## BEGIN DATASET RECORDS

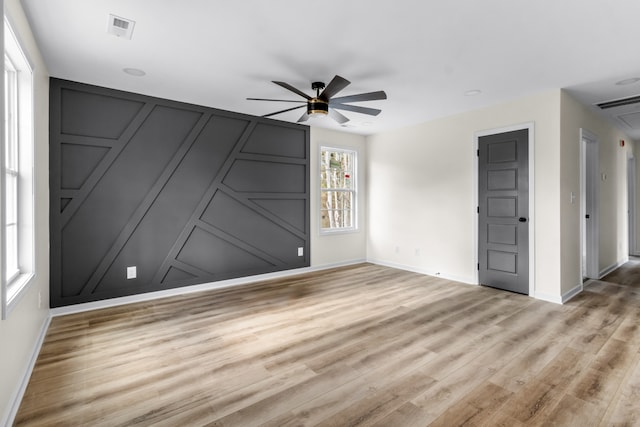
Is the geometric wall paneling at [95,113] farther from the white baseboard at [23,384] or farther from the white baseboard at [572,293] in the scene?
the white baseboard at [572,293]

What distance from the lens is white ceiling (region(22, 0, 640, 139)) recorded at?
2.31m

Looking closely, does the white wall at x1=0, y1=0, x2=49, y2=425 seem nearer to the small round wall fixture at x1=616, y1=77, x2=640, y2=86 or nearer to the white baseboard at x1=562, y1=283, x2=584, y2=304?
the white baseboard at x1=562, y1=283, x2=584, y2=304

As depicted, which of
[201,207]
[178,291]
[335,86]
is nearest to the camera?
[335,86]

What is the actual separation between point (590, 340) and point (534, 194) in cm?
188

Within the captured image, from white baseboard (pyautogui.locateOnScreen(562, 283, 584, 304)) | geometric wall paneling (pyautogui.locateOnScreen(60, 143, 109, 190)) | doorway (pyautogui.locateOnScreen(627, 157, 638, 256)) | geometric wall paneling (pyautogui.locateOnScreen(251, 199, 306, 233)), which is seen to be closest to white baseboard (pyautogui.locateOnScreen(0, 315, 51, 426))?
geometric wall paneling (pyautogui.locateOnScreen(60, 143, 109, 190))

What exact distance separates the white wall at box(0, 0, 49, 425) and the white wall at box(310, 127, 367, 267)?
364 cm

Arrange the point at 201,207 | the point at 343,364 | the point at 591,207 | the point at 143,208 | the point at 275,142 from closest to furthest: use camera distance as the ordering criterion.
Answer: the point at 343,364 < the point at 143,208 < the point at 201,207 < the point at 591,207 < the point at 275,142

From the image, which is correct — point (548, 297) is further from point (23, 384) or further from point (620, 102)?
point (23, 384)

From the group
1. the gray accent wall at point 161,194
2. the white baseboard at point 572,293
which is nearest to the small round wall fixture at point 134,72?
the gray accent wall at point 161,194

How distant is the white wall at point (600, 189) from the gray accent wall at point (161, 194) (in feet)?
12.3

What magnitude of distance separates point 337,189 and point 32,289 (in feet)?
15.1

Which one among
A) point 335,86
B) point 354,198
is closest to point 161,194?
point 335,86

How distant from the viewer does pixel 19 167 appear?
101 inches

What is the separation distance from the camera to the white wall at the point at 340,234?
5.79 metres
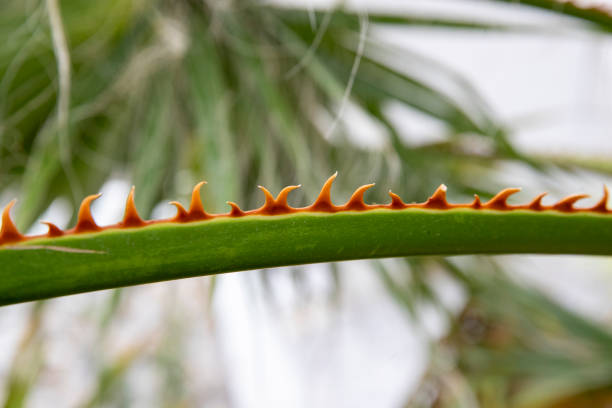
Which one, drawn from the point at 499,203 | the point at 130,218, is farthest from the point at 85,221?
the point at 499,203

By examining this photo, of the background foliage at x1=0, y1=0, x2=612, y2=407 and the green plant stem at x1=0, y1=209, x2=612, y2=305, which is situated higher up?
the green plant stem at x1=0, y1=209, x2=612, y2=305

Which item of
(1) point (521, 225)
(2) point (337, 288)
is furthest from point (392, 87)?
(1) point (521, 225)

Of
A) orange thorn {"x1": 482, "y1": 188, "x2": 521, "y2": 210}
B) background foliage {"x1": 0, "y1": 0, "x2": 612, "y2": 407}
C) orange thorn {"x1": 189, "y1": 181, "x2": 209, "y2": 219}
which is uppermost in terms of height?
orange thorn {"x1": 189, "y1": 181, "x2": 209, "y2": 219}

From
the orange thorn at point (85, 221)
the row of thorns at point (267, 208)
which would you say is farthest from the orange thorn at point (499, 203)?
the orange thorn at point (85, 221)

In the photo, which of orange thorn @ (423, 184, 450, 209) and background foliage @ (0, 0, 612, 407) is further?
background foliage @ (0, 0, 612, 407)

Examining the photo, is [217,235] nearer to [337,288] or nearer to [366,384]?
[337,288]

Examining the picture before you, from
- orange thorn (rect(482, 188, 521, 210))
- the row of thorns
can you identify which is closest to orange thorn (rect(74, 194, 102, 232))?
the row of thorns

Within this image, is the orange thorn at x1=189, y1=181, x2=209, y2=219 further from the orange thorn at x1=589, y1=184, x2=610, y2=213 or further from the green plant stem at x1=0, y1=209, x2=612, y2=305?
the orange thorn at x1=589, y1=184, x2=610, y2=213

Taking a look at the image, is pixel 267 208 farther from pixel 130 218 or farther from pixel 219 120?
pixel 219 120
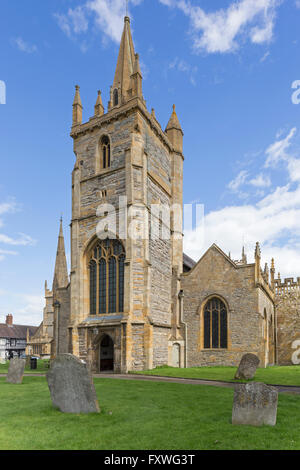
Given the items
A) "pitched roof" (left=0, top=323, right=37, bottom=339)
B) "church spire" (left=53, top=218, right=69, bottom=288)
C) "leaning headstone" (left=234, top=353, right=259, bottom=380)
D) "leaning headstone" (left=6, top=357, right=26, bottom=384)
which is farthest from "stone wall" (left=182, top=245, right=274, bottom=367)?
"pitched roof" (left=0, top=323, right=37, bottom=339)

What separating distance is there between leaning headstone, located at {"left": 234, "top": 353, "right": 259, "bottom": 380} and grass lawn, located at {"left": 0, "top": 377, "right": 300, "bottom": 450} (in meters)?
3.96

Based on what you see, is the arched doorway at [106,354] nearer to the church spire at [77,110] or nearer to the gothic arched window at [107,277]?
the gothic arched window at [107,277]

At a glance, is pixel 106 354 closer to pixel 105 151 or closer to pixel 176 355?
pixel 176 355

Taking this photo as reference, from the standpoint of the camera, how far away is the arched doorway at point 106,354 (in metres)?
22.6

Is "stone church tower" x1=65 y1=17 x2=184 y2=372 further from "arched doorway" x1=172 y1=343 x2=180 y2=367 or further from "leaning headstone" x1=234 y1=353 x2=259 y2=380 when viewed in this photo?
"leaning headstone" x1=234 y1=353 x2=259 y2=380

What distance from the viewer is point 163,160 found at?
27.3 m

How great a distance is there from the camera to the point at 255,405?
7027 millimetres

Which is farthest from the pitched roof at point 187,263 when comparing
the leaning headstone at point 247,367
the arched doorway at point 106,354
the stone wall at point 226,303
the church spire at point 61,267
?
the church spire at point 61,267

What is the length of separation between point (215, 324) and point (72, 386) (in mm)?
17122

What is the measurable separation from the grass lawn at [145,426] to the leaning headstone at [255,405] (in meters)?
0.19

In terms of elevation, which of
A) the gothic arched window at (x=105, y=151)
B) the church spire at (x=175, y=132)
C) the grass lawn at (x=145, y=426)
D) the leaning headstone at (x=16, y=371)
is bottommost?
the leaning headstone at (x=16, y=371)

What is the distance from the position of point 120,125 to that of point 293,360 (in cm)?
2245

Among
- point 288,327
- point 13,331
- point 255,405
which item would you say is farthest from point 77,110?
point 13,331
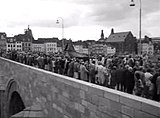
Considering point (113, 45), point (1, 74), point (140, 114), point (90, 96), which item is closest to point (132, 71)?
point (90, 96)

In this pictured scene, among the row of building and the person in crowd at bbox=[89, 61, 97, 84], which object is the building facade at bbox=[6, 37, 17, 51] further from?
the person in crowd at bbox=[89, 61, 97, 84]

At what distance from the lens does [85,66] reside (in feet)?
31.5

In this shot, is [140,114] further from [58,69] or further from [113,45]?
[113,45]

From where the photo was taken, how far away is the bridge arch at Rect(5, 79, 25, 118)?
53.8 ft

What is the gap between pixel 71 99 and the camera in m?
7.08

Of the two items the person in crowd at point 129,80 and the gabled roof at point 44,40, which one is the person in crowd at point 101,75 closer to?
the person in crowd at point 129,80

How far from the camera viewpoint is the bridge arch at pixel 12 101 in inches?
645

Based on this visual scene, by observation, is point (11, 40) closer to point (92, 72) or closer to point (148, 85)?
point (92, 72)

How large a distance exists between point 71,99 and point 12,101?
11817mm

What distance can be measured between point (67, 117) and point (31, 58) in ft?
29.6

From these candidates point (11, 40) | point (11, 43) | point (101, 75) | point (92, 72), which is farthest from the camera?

## END DATASET RECORDS

EXERCISE DESCRIPTION | Leave the pictures out and reproduce each record exactly as written.

COMPLETED EXERCISE |
Is the geometric wall paneling at [95,113] farther from the white baseboard at [23,384] or farther from the white baseboard at [572,293] in the scene?
the white baseboard at [572,293]

What distance from the lens is white ceiling (region(22, 0, 640, 139)) recorded at?
2.31m

Looking closely, does the white wall at x1=0, y1=0, x2=49, y2=425 seem nearer to the small round wall fixture at x1=616, y1=77, x2=640, y2=86 or nearer to the white baseboard at x1=562, y1=283, x2=584, y2=304?
the white baseboard at x1=562, y1=283, x2=584, y2=304

As depicted, which of
[201,207]
[178,291]
[335,86]
is nearest to the camera?
[335,86]

What is the actual separation between point (590, 340) and point (534, 194) in cm?
188

Within the captured image, from white baseboard (pyautogui.locateOnScreen(562, 283, 584, 304)) | geometric wall paneling (pyautogui.locateOnScreen(60, 143, 109, 190)) | doorway (pyautogui.locateOnScreen(627, 157, 638, 256)) | geometric wall paneling (pyautogui.locateOnScreen(251, 199, 306, 233)), which is seen to be closest to white baseboard (pyautogui.locateOnScreen(0, 315, 51, 426))?
geometric wall paneling (pyautogui.locateOnScreen(60, 143, 109, 190))

What exact distance separates the white wall at box(0, 0, 49, 425) and the white wall at box(310, 127, 367, 267)?
364 cm

Arrange the point at 201,207 | the point at 343,364 | the point at 591,207 | the point at 143,208 | the point at 275,142 from closest to furthest: use camera distance as the ordering criterion.
Answer: the point at 343,364 < the point at 143,208 < the point at 201,207 < the point at 591,207 < the point at 275,142

From the image, which is correct — point (548, 297) is further from point (23, 384) or further from point (620, 102)?
point (23, 384)

From the group
1. the gray accent wall at point 161,194
2. the white baseboard at point 572,293
which is nearest to the small round wall fixture at point 134,72?
the gray accent wall at point 161,194

How distant is the white wall at point (600, 189) from the gray accent wall at point (161, 194) (in feet)?
12.3

What magnitude of distance separates point 337,189 and point 32,289 (in feet)?
15.1

Which one among
A) point 335,86
B) point 354,198
is closest to point 161,194?
point 335,86

How distant from the viewer does pixel 19 167 appear?
101 inches

What is the separation distance from the camera to the white wall at the point at 340,234?
5.79 metres
Which one, drawn from the point at 499,203 | the point at 130,218, is farthest from the point at 85,221?
the point at 499,203

By examining this photo, of the background foliage at x1=0, y1=0, x2=612, y2=407 and the green plant stem at x1=0, y1=209, x2=612, y2=305, which is situated higher up?
the green plant stem at x1=0, y1=209, x2=612, y2=305

Which item of
(1) point (521, 225)
(2) point (337, 288)
is furthest from point (392, 87)?
(1) point (521, 225)

Of
A) orange thorn {"x1": 482, "y1": 188, "x2": 521, "y2": 210}
B) background foliage {"x1": 0, "y1": 0, "x2": 612, "y2": 407}
C) orange thorn {"x1": 189, "y1": 181, "x2": 209, "y2": 219}
which is uppermost in terms of height?
orange thorn {"x1": 189, "y1": 181, "x2": 209, "y2": 219}

From
the orange thorn at point (85, 221)
the row of thorns at point (267, 208)
which would you say is farthest from the orange thorn at point (499, 203)?
the orange thorn at point (85, 221)

In the photo, which of orange thorn @ (423, 184, 450, 209) and background foliage @ (0, 0, 612, 407) is further?
background foliage @ (0, 0, 612, 407)

Examining the photo, is [217,235] nearer to [337,288] or nearer to [366,384]?
[337,288]

Examining the picture before you, from
- orange thorn (rect(482, 188, 521, 210))
- the row of thorns
can you identify which is closest to orange thorn (rect(74, 194, 102, 232))?
the row of thorns

Within this image, is the orange thorn at x1=189, y1=181, x2=209, y2=219 further from the orange thorn at x1=589, y1=184, x2=610, y2=213 or further from the green plant stem at x1=0, y1=209, x2=612, y2=305?
the orange thorn at x1=589, y1=184, x2=610, y2=213

Taking a look at the image, is pixel 267 208 farther from pixel 130 218 or farther from pixel 219 120?
pixel 219 120
Given the items
A) "pitched roof" (left=0, top=323, right=37, bottom=339)
B) "church spire" (left=53, top=218, right=69, bottom=288)
C) "leaning headstone" (left=234, top=353, right=259, bottom=380)
D) "leaning headstone" (left=6, top=357, right=26, bottom=384)
which is farthest from "stone wall" (left=182, top=245, right=274, bottom=367)?
"pitched roof" (left=0, top=323, right=37, bottom=339)

What separating distance is there between leaning headstone, located at {"left": 234, "top": 353, "right": 259, "bottom": 380} and grass lawn, located at {"left": 0, "top": 377, "right": 300, "bottom": 450} (in meters)?
3.96

Based on what you see, is the arched doorway at [106,354] nearer to the church spire at [77,110] or nearer to the gothic arched window at [107,277]?
the gothic arched window at [107,277]

At a glance, is pixel 106 354 closer to pixel 105 151 or closer to pixel 176 355?
pixel 176 355

Taking this photo as reference, from the standpoint of the camera, how far away is the arched doorway at point 106,354 (in metres)?
22.6

Is "stone church tower" x1=65 y1=17 x2=184 y2=372 further from "arched doorway" x1=172 y1=343 x2=180 y2=367 or further from "leaning headstone" x1=234 y1=353 x2=259 y2=380 when viewed in this photo?
"leaning headstone" x1=234 y1=353 x2=259 y2=380

What distance from the viewer is point 163,160 found at?
27.3 m

How great a distance is there from the camera to the point at 255,405?
7027 millimetres

Which is farthest from the pitched roof at point 187,263 when comparing
the leaning headstone at point 247,367
the arched doorway at point 106,354
the stone wall at point 226,303
the church spire at point 61,267
?
the church spire at point 61,267

What is the length of separation between point (215, 324) and point (72, 386) (in mm)?
17122

What is the measurable separation from the grass lawn at [145,426] to the leaning headstone at [255,405] (in meters)?
0.19

In terms of elevation, which of
A) the gothic arched window at (x=105, y=151)
B) the church spire at (x=175, y=132)
C) the grass lawn at (x=145, y=426)
D) the leaning headstone at (x=16, y=371)
is bottommost?
the leaning headstone at (x=16, y=371)

What is the distance from the position of point 120,125 to that of point 293,360 (in cm)?
2245

Among
- point 288,327
- point 13,331
- point 255,405
which item would you say is farthest from point 77,110?
point 13,331
Considering point (113, 45), point (1, 74), point (140, 114), point (90, 96), which item is closest to point (132, 71)?
point (90, 96)

In this pictured scene, among the row of building and the person in crowd at bbox=[89, 61, 97, 84], which object is the building facade at bbox=[6, 37, 17, 51] further from?
the person in crowd at bbox=[89, 61, 97, 84]

At what distance from the lens does [85,66] reside (in feet)?
31.5

In this shot, is [140,114] further from [58,69] or further from [113,45]?
[113,45]

From where the photo was taken, how far away is the bridge arch at Rect(5, 79, 25, 118)?
53.8 ft

What is the gap between pixel 71 99 and the camera in m?
7.08

Of the two items the person in crowd at point 129,80 and the gabled roof at point 44,40, which one is the person in crowd at point 101,75 closer to?
the person in crowd at point 129,80

How far from the camera viewpoint is the bridge arch at pixel 12 101 in inches?
645

Based on this visual scene, by observation, is point (11, 40) closer to point (92, 72) or closer to point (148, 85)?
point (92, 72)

How large a distance exists between point 71,99 and point 12,101?
11817mm

What distance can be measured between point (67, 117) and point (31, 58) in ft?
29.6

From these candidates point (11, 40) | point (11, 43) | point (101, 75) | point (92, 72), which is farthest from the camera?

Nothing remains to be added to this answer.